Amidst all the rhetoric in recent days from FIFA and UEFA over the separate issues of racism and World Cup slots, the bigger picture seems to be one of canny manoeuvrings being played out in front of the world’s media by Sepp Blatter and Michel Platini in order to gain the moral high ground.
“Anything you can do, I can do better” appears to be the basis of the rather silly (at best uncomfortable) mind games being employed by the respective presidents of football’s two main governing bodies.
Why do you think that is? The answer, surely, is that both are trying to influence public opinion in the build-up to what could well be a two-horse race for the top job in world football in 2015.
Blatter may not have mentioned his counterpart and one-time advisor by name during his speech at the English Football Association’s 150th anniversary gala dinner last weekend. But his remark that it was a ‘nonsense’ for racism to be dealt with either by fines or matches played behind closed doors was a clear dig at UEFA’s rules. And, by association therefore, Platini’s rules.
Blatter continued the same theme at a press conference in London 24 hours later when he called on football’s disciplinary authorities to impose suspensions or deduct points. The inference was all too obvious: that UEFA’s own crackdown on racism, announced last May, did not go far enough.
This time, surprisingly and without being prompted, Blatter almost admitted as much, revealing to reporters he had chatted “informally” to Platini about sanctions when they sat on the same table at London’s plush Connaught Rooms during the FA gala. According to Blatter, Platini’s take on the matter was that the FIFA President’s ideas were simply “too harsh.”
Then there is the tit-for-tat debate over future World Cup slots. Blatter may or may not have a point when he says it is unfair that the European and South American confederations lay claim to the majority of the World Cup berths when they account for significantly fewer member associations than Africa and Asia combined.
Maybe he was right to raise the disparity and remark that such a “flawed state of affairs must be rectified” but only the most naive observer could conclude that such comments have nothing to do with currying favour among the majority of FIFA members.
Platini’s response, cleverly worded so as not to get the backs up of Africa and Asia, was to suggest that in order to bring about a fairer and more equitable distribution, why not increase the finals from 32 to 40 teams? Ouch. That moral high ground issue again. FIFA’s response? To downplay the very concept of enlargement, just as they did when Platini announced his expanded Euro 2020.
Pot-stirring (I could use another less complimentary word that also ends in –stirring) is all part and parcel of the process of presidential elections, especially when it comes to football’s corridors of power. We have come to expect it.
For his part, Blatter is a past master at charming the pants off his audience, depending where in the world he finds himself. He may at times appear disingenuous but he is keenly perceptive to the ills of the game and often highly engaging.

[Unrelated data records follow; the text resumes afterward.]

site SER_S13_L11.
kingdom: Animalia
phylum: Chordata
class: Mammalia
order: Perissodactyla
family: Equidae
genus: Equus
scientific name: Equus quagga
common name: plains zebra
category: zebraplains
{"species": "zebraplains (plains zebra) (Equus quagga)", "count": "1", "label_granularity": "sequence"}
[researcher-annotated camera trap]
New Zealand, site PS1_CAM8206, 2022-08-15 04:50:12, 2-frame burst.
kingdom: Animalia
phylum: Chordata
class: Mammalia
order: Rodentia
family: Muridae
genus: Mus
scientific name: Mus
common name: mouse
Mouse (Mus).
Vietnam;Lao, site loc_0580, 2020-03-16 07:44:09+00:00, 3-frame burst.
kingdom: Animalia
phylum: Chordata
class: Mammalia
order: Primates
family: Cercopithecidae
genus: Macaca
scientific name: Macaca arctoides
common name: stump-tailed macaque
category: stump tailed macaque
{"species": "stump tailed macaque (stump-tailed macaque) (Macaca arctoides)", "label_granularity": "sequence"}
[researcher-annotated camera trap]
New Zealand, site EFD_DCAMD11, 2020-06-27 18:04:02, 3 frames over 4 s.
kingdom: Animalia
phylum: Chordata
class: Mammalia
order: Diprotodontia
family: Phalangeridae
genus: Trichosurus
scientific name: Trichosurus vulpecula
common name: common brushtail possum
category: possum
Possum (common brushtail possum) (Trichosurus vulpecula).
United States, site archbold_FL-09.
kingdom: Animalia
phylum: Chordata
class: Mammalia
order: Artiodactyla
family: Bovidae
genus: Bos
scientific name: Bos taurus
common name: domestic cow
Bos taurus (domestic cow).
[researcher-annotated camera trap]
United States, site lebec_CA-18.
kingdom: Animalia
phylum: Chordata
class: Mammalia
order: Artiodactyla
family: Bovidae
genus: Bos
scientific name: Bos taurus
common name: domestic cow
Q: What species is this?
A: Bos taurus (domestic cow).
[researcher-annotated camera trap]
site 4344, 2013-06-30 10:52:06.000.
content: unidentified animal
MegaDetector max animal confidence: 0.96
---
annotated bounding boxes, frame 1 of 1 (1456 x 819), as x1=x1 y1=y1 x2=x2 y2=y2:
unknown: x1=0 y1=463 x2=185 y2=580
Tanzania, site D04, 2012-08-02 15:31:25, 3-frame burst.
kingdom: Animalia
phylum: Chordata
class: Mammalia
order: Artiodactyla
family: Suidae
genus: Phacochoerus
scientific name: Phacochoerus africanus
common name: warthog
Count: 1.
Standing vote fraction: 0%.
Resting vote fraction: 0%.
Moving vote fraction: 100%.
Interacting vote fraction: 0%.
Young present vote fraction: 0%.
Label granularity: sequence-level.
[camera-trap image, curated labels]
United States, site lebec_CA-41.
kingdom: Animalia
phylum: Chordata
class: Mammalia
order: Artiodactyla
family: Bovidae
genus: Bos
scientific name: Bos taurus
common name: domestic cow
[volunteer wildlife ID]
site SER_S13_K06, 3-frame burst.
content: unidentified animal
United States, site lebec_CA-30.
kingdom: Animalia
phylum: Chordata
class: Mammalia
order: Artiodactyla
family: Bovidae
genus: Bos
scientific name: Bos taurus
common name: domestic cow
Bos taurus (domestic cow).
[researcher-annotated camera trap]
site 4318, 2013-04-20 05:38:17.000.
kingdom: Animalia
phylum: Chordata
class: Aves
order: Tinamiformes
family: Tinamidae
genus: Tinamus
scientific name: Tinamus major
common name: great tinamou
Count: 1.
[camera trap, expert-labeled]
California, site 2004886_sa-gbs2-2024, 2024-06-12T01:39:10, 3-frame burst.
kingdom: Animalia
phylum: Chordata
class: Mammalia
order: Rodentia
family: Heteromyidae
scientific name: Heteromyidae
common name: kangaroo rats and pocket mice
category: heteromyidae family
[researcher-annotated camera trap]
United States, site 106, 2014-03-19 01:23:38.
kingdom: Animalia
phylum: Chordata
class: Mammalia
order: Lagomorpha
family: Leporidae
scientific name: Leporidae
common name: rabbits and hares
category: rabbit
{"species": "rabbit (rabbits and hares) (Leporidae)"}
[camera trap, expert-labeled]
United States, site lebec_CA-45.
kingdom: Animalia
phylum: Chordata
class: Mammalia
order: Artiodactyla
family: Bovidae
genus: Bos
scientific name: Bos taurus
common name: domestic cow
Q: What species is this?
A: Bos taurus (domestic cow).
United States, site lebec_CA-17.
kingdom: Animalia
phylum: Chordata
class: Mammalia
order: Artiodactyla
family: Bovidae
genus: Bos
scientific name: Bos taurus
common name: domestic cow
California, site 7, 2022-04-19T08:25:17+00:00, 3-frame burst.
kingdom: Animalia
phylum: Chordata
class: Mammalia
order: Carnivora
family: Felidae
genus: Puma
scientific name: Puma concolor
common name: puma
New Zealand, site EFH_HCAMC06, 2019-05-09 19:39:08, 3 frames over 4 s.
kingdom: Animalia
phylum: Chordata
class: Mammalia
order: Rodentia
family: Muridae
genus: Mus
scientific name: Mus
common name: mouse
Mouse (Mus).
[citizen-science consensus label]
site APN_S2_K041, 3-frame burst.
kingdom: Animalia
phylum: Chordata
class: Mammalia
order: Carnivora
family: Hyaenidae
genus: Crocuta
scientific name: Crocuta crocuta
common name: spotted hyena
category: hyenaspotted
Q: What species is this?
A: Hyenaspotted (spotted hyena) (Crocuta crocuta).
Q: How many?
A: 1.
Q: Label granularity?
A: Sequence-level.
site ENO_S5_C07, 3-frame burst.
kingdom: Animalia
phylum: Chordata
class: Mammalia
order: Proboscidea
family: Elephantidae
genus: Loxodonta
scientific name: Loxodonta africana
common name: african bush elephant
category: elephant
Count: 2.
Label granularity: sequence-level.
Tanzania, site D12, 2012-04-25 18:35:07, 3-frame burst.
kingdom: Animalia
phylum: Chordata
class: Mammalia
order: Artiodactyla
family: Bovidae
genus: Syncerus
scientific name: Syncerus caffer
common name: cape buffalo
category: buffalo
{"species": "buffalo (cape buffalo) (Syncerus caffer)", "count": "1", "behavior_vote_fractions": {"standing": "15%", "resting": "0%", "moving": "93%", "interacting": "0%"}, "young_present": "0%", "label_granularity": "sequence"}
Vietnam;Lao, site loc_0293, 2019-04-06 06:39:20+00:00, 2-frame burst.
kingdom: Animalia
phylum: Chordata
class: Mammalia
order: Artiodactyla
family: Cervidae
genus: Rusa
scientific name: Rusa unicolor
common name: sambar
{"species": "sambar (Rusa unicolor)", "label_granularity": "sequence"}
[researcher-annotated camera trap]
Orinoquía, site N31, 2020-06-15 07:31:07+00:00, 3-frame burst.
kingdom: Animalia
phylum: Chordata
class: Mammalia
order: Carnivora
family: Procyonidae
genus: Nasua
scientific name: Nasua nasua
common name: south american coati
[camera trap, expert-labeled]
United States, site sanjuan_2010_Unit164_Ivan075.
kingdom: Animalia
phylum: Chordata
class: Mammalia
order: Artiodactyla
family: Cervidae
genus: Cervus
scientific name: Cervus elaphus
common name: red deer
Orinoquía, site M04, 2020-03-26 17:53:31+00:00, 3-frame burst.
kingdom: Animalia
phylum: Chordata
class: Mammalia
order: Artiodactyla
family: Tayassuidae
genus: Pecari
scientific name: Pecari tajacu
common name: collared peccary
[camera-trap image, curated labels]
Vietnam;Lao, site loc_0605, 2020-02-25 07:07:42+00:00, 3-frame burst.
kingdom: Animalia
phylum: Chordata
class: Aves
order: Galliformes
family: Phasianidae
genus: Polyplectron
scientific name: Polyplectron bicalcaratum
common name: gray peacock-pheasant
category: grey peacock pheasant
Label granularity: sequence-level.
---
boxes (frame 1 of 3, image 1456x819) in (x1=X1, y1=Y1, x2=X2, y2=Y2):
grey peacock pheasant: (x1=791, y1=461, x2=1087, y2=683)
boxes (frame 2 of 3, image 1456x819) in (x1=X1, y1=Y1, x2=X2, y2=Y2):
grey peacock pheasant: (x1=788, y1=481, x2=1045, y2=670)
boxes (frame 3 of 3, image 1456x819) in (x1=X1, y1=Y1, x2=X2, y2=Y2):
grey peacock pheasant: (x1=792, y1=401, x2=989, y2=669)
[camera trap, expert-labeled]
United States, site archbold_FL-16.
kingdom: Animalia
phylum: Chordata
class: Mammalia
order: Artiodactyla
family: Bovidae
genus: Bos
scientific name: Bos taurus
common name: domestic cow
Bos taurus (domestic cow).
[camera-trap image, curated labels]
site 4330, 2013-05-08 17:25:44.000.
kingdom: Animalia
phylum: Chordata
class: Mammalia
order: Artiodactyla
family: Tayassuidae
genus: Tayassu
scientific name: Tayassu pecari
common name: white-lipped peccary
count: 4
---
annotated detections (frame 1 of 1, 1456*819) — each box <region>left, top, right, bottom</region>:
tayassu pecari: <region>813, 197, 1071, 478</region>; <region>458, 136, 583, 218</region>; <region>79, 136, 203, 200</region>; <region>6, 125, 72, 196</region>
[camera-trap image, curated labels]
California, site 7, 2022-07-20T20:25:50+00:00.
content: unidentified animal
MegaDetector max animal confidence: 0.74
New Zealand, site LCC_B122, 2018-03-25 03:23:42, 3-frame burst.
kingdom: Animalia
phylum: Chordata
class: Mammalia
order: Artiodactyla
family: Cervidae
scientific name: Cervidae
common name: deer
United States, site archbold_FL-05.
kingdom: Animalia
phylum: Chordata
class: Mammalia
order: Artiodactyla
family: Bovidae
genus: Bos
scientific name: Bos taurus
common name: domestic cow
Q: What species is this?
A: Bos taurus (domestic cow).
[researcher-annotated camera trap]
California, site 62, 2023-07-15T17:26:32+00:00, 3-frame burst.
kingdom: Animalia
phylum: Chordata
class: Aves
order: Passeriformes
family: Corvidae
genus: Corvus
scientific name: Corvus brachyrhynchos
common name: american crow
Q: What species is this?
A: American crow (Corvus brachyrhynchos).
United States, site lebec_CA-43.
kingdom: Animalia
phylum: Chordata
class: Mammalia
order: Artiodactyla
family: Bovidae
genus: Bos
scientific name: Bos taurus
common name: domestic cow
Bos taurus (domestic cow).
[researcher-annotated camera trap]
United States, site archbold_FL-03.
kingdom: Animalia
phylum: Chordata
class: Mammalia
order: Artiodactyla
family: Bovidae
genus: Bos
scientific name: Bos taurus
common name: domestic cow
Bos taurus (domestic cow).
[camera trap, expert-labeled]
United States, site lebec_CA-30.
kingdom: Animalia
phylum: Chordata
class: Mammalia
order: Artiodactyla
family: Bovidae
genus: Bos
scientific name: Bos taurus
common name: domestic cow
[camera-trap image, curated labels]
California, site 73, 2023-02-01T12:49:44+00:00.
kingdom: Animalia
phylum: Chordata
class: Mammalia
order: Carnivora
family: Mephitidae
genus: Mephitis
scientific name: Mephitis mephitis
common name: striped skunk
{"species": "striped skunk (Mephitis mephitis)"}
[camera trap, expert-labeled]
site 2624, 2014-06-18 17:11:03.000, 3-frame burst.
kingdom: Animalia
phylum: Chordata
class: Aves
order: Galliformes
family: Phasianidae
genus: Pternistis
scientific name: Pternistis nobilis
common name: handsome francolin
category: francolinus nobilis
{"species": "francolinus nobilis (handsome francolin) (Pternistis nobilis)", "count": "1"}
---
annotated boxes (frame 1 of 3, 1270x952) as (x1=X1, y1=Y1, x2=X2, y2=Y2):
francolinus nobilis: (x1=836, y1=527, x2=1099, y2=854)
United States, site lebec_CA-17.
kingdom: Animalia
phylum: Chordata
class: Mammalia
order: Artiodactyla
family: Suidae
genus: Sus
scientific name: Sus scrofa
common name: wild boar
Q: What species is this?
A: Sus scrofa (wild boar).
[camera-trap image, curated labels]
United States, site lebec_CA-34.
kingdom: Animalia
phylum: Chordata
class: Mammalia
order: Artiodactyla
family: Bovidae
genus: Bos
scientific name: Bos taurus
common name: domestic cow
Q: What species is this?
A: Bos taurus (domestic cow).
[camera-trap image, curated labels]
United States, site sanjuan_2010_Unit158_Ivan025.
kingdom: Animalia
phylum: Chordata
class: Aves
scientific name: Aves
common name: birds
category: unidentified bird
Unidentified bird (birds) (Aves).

Platini, who says he won’t make up his mind whether to run for FIFA president until after next year’s World Cup, couldn’t be more different: equally engaging in his own way with a dry wit and charmingly mischievous but an expert in suiting his own ends.
Both men have their own agendas, and both are perfectly at liberty to test public reaction before deciding whether to go for the biggest job in the sport. But the indirect finger-pointing – returning volley with counter-volley – does credit to neither party. An exercise in political tennis but one that is so unsubtle and already in danger of becoming worn.
And that’s before a full game has even been completed, let alone game, set and match.